モンゴル帝国によるありえない早さでの奪還作戦により前線でもなかった。はずの場所にモンゴル軍が押し寄せ攻撃してきた。
だが、緊急招集されることもなく俺はグライダーに乗り込んだ。
杏樹やロラ、曹長にも会うことができずただ詰め込まれ空を飛んだ。
「小隊長!」
「どうした、Евграф(エヴグラーフ)?」
「敵がが武漢市に張った防衛線を突破したというのは本当ですか?」
「わからん!」
「しかし、全滅したというのは…。」
「よほどの意地っ張りでもない限り投降するだろう…。吉安市でまた防衛線を張り直しているとは聞いた。それに進軍が速すぎて戦車では追いつけない馬を利用したとしてもだ。おそらく地下にトンネルでもあるか、匿っていたのだろう…。」
「上陸部隊は無事に上陸できたんですか?」
「それもわからん!戦艦は全部出発した。さて、そろそろだ!みんな、作戦はいいな!俺達はこの若い伍長を要塞の近くに届け後方からくる部隊の為に旗を上げ伍長が攻略した要塞を確保する!中にいる敵は伍長が全て倒してくれる!いいな!伍長…何か一言…。」
「…。」
急に話を振られ驚いた。
だが、他の兵士は俺よりも年上であったが真剣にこちらを向いていた。
「要塞の中に侵入した後、その後の連絡はできない!だから、時間通りに来てくれ!遅れたら、干し肉にして食っちまうからな!」
ハハッつと軽く兵士が笑った。
「そりゃいいや、生きていてくださいよ?」
「全員、用意はいいか?降下まで…4,3,2,1…降下!」
一瞬、慣性で体が浮くような感触を受けた。
だが、次に機体は下へ下へと向かう。
味方の爆弾か、対空砲か…。
大きな音が響き渡っている。
数秒後、機体は地面に叩きつけられるようにして地面を滑った…。
「ささっと、降りろ!」
「B分隊はあの建物を押さえろ!伍長、こっちへ!」
敵は居なかったがすぐに来るだろう…ある兵士は急いでガソリンの入っているタンクを取り出しグライダーにかけた。
俺は、小隊長と共に要塞を目指した。
「…ここです。」
「伍長…俺は、あんたがどういう人物かは知らない。だが、奇跡を起こせるなら見せてくださいよ。幼い頃からジャンヌさんやカチューシャさんの話を聞いて…。」
「小隊長、早くしてください!」
「…そこにかけた梯子から中に入ってください。陽動を行います…ご武運を…。照明弾、放てー!」
小隊長はそう言うと走っていった。
「…。

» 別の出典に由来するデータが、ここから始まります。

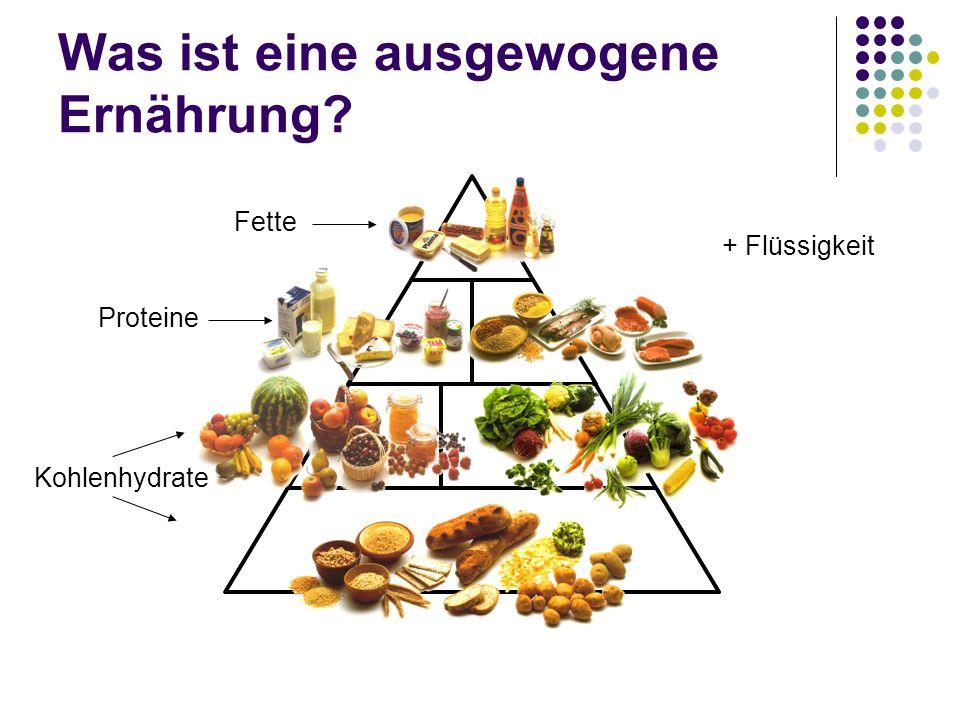 Was ist eine ausgewogene Ernährung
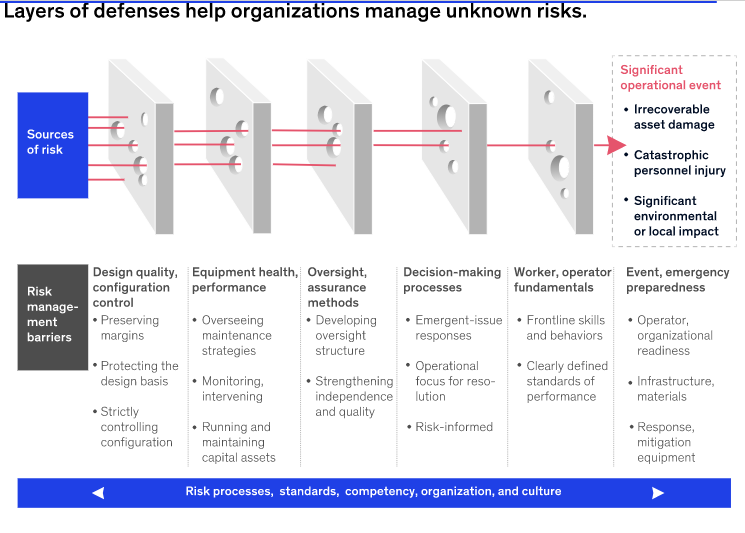 ayers o  Sources  of risk  Risk  manage -  ment  barriers  e p orgamza Ions manage un  nown ms  s.  Significant  operational event  • Irrecoverable  asset damage  • Catastrophic  Design quality,  configuration  control  • Preserving  margins  • Protecting the  design basis  • strictly  controlling  configuration  Equipment health,  performance  $ • Overseeing  maintenance  strategies  j• Monitoring,  intervening  • Running and  maintaining  capital assets  Oversight,  assurance  methods  • Developing  oversight  structure  • Strengthening  independence  and quality  Decision-making  processes  • Emergent-issue  responses  • Operational  focus for reso-  lution  • Risk-informed  Worker, Operator  fundamentals  • Frontline skills  and behaviors  • Clearly defined  standards of  performance  personnel injury  • Significant  environmental  or local impact  Event, emergency  preparedness  • Operator,  organizational  readiness  . Infrastructure,  materials  • Response,  mitigation  equipment  Risk processes, standards, competency, organization, and culture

」
肩にかけているモシンナガンを気にしながらすぐにPPSh-41に持ち帰る。
周りに敵が居ないのを確認した。
夜だが周りが見えないというわけではない…。
カチューシャとの訓練で夜間でも行動できるようにはなってた。
昼間のような明るさで見えるというのではなく、緑色の線で周りが見えるような感じだ。
敵の塹壕に近寄ると兵士が二人ほど居た、気の毒ではあるが有刺鉄線を飛び越え右横から一人目をモシンナガンの銃剣で差し、そのまま弾丸を放つ。
二人目はペペーシャを3発連続で撃った。
もうばれてしまったようなので、モシンナガンをリロードし一人目を殺した。
そのまま、塹壕の中を進み敵に会うごとに引き金を引き、小部屋に手榴弾を投げ込む。
すぐに、ペペーシャの弾薬はつき敵の兵士が持っていたガバメントを奪い、そのまま撃ち続ける。少なくとも12以上は敵を倒しているはずだった。
だが、敵の数は減らない…。
手榴弾も全て使い…そして、時間になった。
ようやく、最後の一人を倒した俺は返り血で赤くなった顔を袖で拭き、血に濡れて真っ赤になったモシンナガンと敵の兵士が使っていたリー・エンフィールドをズボンで拭き。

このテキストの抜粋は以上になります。